Material for this task:
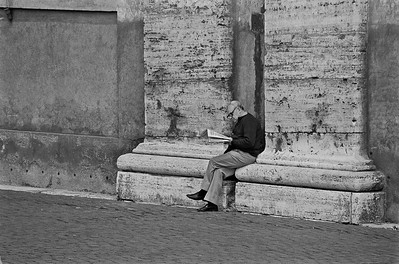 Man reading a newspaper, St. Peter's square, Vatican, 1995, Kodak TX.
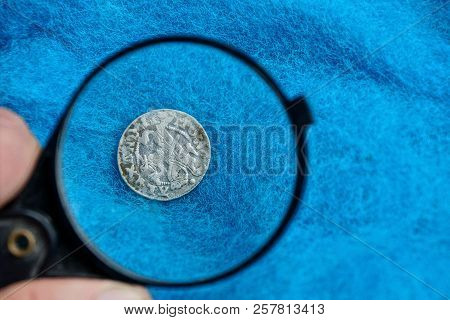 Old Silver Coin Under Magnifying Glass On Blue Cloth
==
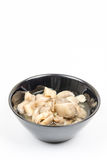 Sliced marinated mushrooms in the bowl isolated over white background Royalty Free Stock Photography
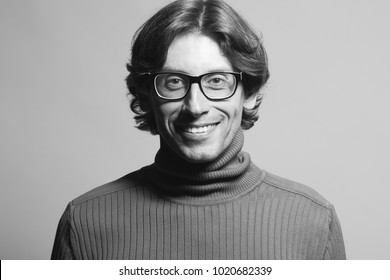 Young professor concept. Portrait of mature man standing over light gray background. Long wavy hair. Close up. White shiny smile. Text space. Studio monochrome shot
==
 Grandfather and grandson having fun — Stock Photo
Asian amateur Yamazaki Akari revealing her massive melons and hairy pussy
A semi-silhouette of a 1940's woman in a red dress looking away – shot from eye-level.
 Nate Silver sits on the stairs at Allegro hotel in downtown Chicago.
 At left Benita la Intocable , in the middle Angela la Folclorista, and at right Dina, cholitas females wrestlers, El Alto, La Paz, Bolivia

Task brief:
With the pictures removed from your copy, retype the lines above from the one that contains "Man reading a" through the one that contains "Old Silver Coin", exactly.

Written answer:
 Man reading a newspaper, St. Peter's square, Vatican, 1995, Kodak TX.
 Old Silver Coin Under Magnifying Glass On Blue Cloth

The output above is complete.